> [QUESTIONS ON THE MATERIAL]
1. In the cervical radiculopathy text, copy the words from "The distribution of" up to and including "the nerve compression.".
2. Answer these from the cervical radiculopathy text:
(a) What is the imaging test of choice?
(b) What treatment is used while the condition resolves by itself?
(c) Besides a disc prolapse, what else can cause cervical radiculopathy?

> [PASSAGE PROVIDED]
◆ ◆ ◆ ◆ ◆ ◆ ◆

Cervical radiculopathy is a condition resulting from a compressed nerve in the cervical spine or neck. The usual cause for such symptoms is progressive wear of tear in the disc. This results in a disc prolapse that causes compression on to the nerve. Cervical radiculopathy can also result from osteoarthritic bony spurs. This narrows the foramina canals through which the nerves exit the cervical spinal cord.

Cervical Radiculopathy Symptoms

The symptoms are usually neck pain and a sharp pain down the arm. These symptoms can be of a gradual onset or come on quite quickly. It is not unusual for the symptoms of neck pain and arm pain to come on together or one symptom to preceed the other.  The duration of symptom is also variable.

The distribution of pain depends on the nerve root or roots that are being compressed. Other more severe symptoms like numbness, tingling or pins and needles may occur. This relates to the severity of the nerve compression.

Cervical Radiculopathy Diagnosis

Diagnosis is made by analysing the history and clinical examination of the patient. We then correlate this with the diagnostic imaging. The imaging test of choice is the MRI scan.

Cervical Radiculopathy Treatment

The majority of patients find that the condition does resolve by itself overtime. During this period, the type of treatment is pain relieving medication and gentle physiotherapy.

◆ ◆ ◆ ◆ ◆ ◆ ◆

> [MATERIAL PROVIDED]

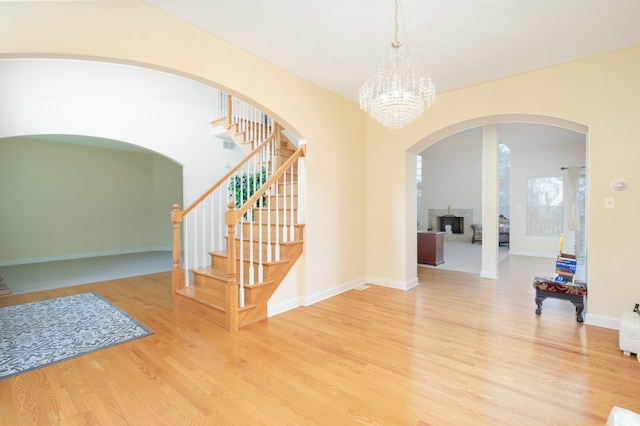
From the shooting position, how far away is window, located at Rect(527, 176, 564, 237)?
812 centimetres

◆ ◆ ◆ ◆ ◆ ◆ ◆

> [TASK SOLUTIONS]
1.
The distribution of pain depends on the nerve root or roots that are being compressed. Other more severe symptoms like numbness, tingling or pins and needles may occur. This relates to the severity of the nerve compression.

2.
(a) The MRI scan.
(b) Pain relieving medication and gentle physiotherapy.
(c) Osteoarthritic bony spurs.